▸ Exercise directions
Each entry that follows is to be duplicated exactly, without its images.

▸ Records for the exercise
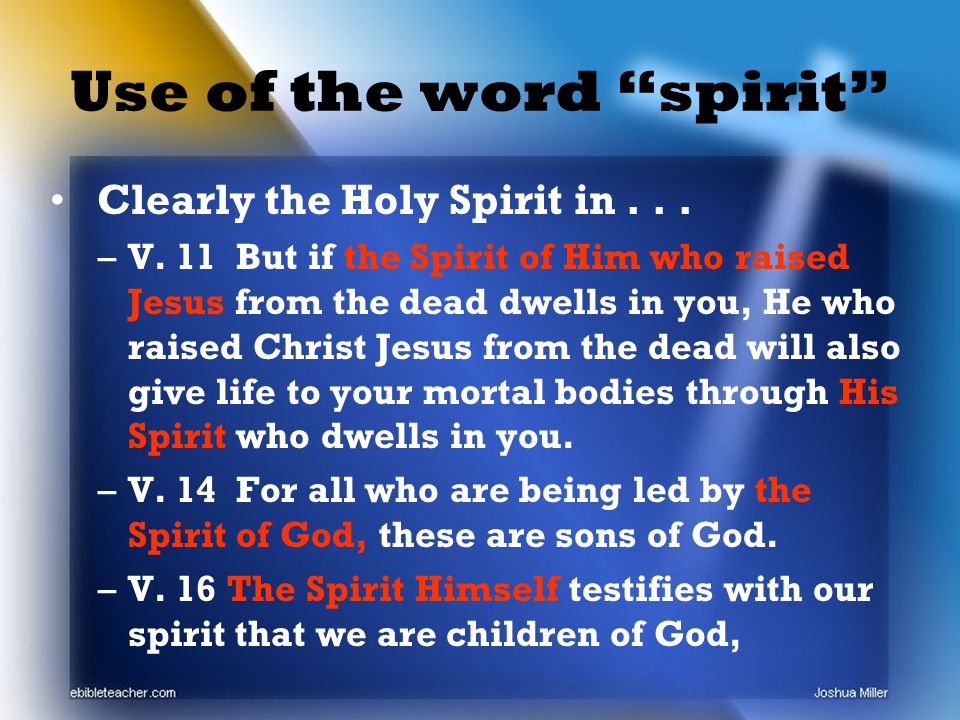 Use of the word “spirit”

• Clearly the Holy Spirit in . . .

– V. 11 But if the Spirit of Him who raised Jesus from the dead dwells in you, He who raised Christ Jesus from the dead will also give life to your mortal bodies through His Spirit who dwells in you.

– V. 14 For all who are being led by the Spirit of God, these are sons of God.

– V. 16 The Spirit Himself testifies with our spirit that we are children of God,

ebibleteacher.com

Joshua Miller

▸ Output of the exercise
 Use of the word “spirit”

• Clearly the Holy Spirit in . . .

– V. 11 But if the Spirit of Him who raised Jesus from the dead dwells in you, He who raised Christ Jesus from the dead will also give life to your mortal bodies through His Spirit who dwells in you.

– V. 14 For all who are being led by the Spirit of God, these are sons of God.

– V. 16 The Spirit Himself testifies with our spirit that we are children of God,

ebibleteacher.com

Joshua Miller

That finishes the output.